-- Как же, -- мол, -- господь сказал: плодитесь, множьтесь?
Даже посинел мой наставник, ногами топает, ревёт:
-- Сказал, сказал!.. А ты знаешь, как он сказал, ты, дурак? Сказал он: плодитесь, множьтесь и населяйте землю, предаю вас во власть
дьявола, и будь вы прокляты ныне и присно и во веки веков, -- вот что он сказал! А блудники проклятие божие обратили в закон его! Понял, мерзость
и ложь?
Обрушится он на меня, подобно горе, и задавит; потемнеет всё вокруг меня. Верить не могу я, но и опровергнуть изуверство его не в силах
растерялся под напором страсти его. Приведу ему текст из писания, а он мне -- три, и обезоружит мысль мою. Писание -- пёстрый луг цветов; хочешь
красных -- есть красные, белых хочешь -- и они цветут. Убито молчу пред ним, а он торжествует, горят его глаза, как у волка. И всё время вертимся
мы в работе: я мешу, он хлебы раскатывает, в печь сажает; испекутся -- вынимать их начнёт, а я на полки кладу, руки себе обжигая. Тестом я
оклеен, мукой посыпан, слеп и глух, плохо понимаю от усталости.
Приходят к нам разные монахи, говорят о чём-то намёками, смеются; Миха злобно лает на всех, гонит вон из пекарни, а я -- как варёный: и
угрюм стал и тяжко мне с Михаилом, не люблю я его, боюсь.

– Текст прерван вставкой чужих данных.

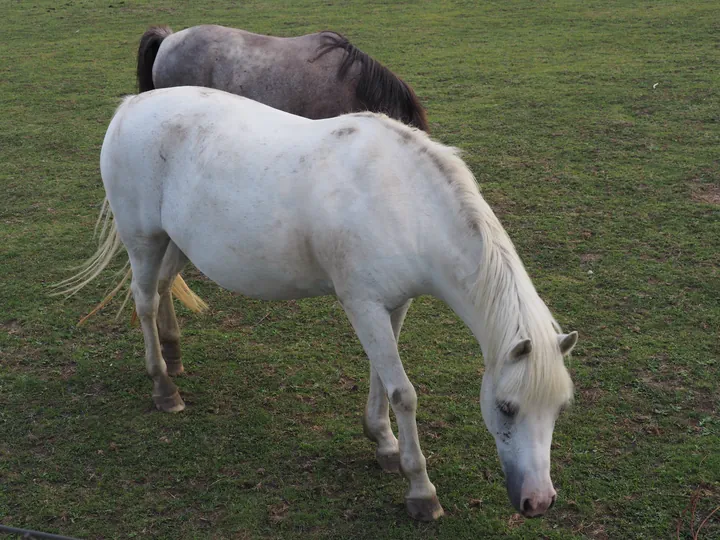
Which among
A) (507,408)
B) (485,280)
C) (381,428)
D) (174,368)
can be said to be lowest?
(174,368)

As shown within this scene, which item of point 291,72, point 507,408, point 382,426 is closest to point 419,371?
point 382,426

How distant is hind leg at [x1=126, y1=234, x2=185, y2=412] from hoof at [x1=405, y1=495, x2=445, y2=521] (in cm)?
144

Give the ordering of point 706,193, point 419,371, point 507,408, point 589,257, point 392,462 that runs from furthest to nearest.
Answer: point 706,193
point 589,257
point 419,371
point 392,462
point 507,408

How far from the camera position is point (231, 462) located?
3.38 meters

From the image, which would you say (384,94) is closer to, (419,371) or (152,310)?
(419,371)

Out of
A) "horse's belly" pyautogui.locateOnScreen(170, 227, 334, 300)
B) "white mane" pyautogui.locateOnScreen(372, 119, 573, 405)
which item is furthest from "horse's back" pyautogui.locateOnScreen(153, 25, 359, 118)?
"white mane" pyautogui.locateOnScreen(372, 119, 573, 405)

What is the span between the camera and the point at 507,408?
249 centimetres

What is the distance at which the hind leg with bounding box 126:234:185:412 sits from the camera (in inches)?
144

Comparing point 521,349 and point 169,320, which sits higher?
point 521,349

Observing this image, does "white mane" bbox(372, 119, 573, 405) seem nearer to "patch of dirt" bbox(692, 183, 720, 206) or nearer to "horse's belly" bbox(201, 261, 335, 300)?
"horse's belly" bbox(201, 261, 335, 300)

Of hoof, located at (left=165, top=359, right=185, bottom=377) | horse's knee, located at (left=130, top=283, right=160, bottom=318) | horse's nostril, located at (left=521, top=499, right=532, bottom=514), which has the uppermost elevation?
horse's nostril, located at (left=521, top=499, right=532, bottom=514)

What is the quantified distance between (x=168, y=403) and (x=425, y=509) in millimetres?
1549

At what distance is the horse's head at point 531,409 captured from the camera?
2406mm

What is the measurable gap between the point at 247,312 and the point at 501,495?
7.25 feet
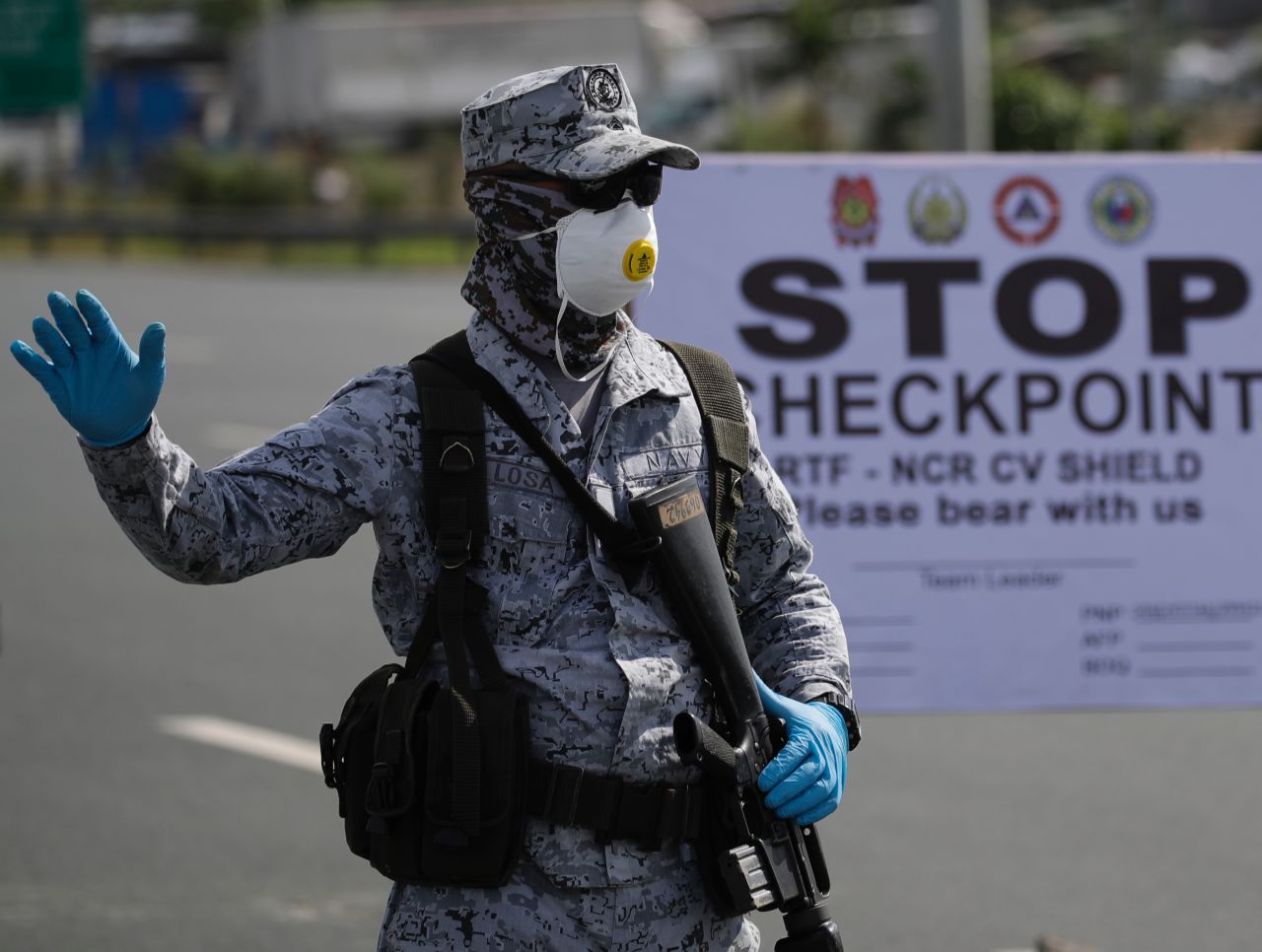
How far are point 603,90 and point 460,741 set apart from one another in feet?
3.08

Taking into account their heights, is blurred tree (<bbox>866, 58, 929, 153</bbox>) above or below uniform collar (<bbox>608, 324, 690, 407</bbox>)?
above

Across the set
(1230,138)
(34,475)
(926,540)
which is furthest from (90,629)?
(1230,138)

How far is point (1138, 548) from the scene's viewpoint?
4586 millimetres

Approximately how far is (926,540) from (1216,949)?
1.37 m

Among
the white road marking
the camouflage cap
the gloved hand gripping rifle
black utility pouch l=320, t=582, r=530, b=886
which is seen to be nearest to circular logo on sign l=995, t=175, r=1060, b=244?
the camouflage cap

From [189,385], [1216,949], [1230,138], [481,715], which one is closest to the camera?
[481,715]

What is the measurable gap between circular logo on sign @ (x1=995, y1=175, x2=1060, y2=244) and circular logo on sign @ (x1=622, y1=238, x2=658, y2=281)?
6.50 feet

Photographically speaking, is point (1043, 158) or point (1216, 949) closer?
point (1043, 158)

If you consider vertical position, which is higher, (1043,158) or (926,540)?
(1043,158)

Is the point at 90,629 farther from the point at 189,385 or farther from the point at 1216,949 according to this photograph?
the point at 189,385

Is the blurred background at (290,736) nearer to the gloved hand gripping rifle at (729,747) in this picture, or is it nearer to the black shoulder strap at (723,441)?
the black shoulder strap at (723,441)

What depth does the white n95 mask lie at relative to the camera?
2.68 m

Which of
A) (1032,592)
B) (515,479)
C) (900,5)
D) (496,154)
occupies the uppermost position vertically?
(900,5)

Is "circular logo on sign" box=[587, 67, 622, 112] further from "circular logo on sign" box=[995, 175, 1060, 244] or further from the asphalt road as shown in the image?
the asphalt road
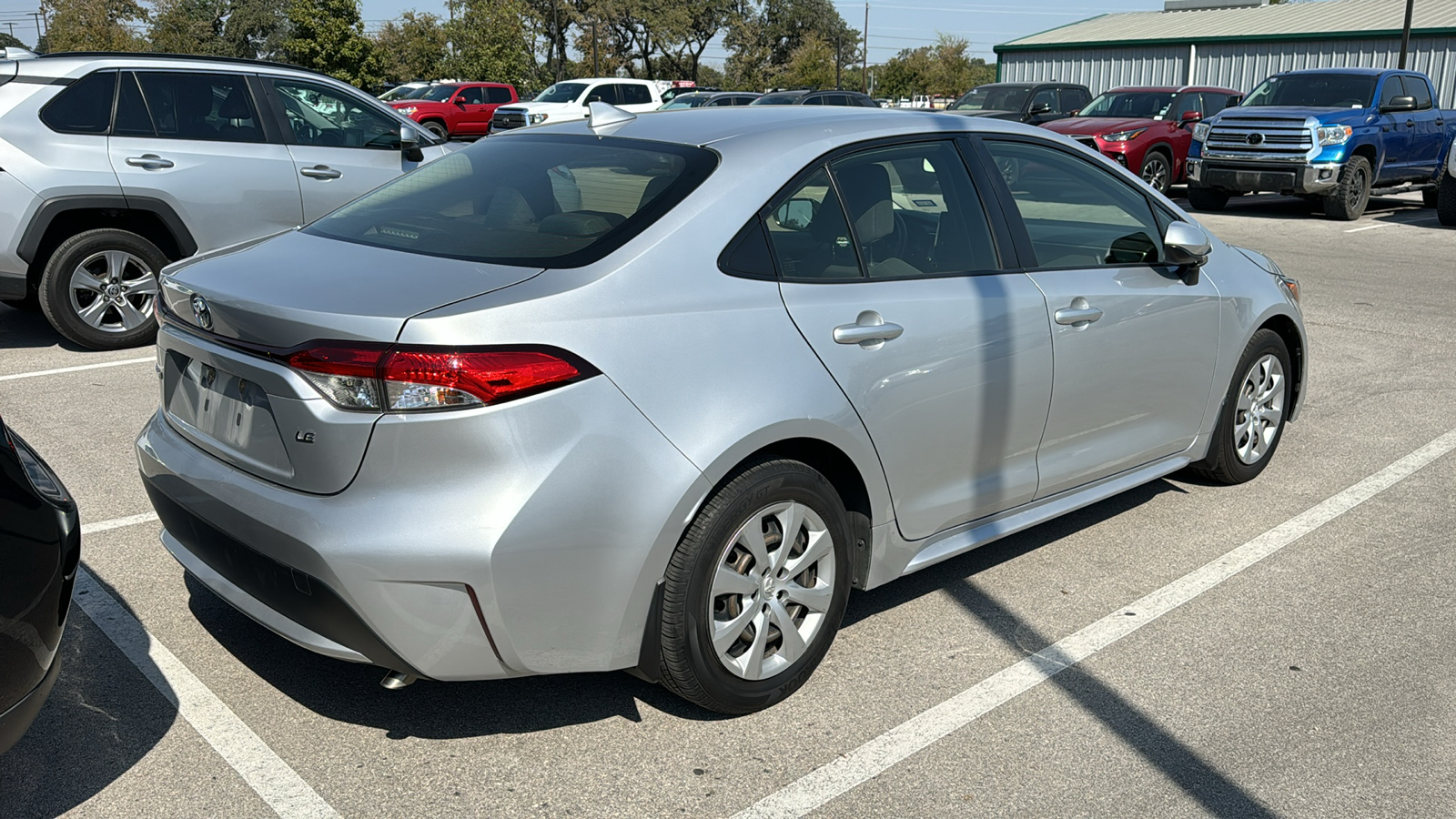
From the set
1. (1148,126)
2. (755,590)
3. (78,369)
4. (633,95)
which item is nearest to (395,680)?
(755,590)

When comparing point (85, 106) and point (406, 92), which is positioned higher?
point (406, 92)

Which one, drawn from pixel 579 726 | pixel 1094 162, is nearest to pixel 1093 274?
pixel 1094 162

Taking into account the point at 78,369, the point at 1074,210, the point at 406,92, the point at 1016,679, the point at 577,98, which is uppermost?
the point at 406,92

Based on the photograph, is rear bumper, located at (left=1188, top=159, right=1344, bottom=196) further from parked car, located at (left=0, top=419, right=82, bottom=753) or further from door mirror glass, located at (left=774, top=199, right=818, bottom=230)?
parked car, located at (left=0, top=419, right=82, bottom=753)

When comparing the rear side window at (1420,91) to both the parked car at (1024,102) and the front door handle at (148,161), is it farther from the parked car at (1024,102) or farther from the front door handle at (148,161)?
the front door handle at (148,161)

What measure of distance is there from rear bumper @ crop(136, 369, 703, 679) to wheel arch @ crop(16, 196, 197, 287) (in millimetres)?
5294

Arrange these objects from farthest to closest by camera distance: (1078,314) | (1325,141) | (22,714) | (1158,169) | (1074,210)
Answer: (1158,169), (1325,141), (1074,210), (1078,314), (22,714)

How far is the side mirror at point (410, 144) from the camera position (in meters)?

Несколько раз он спрашивал меня:
-- Голых баб видишь во сне?
-- Нет, -- мол, -- никогда.
-- Врёшь ты! Зачем врёшь?
Сердится, зубы оскалил, кулаком мне грозит, кричит:
-- Лжец и пакостник!
Я только удивляюсь ему. Какие там бабы голые? Человек с трёх утра до десяти часов вечера работает, ляжешь спать, так кости ноют, подобно
нищим зимой, а он -- бабы!
Однажды пошёл я в кладовую за дрожжами -- тут же в подвале против пекарни тёмная кладовая была -- вижу, дверь не заперта, и фонарь там
горит. Открыл дверь, а Миха ползает на животе по полу и рычит:
-- Отжени, молю тя, господи! Отжени... Освободи.
Я, конечно, тотчас же ушёл, но не догадался, в чём дело.
Ненавистно говорил он о женщинах и всегда похабно, называя всё женское грубо, по-мужичьи, плевался при этом, а пальцы скрючивал и водил
ими по воздуху, как бы мысленно рвал и щипал женское тело. Нестерпимо мне слышать это, задыхаюсь. Вспомню жену свою и счастливые слёзы наши в
первую ночь супружества, смущённое и тихое удивление друг перед другом, великую радость...
"Разве это не твой сладкий дар человеку, господи?"
Вспомню доброе сердце Татьяны, простоту её, -- обидно мне за женщину до слёз. Думаю:
"Когда игумен позовёт меня для разговора, всё ему скажу!"
А он не зовёт. Дни идут, как слепые лесом по тесной тропе, натыкаясь друг на друга, а игумен не зовёт меня. Темно мне.
В то время -- в двадцать два года от роду -- первые седые волосы явились у меня.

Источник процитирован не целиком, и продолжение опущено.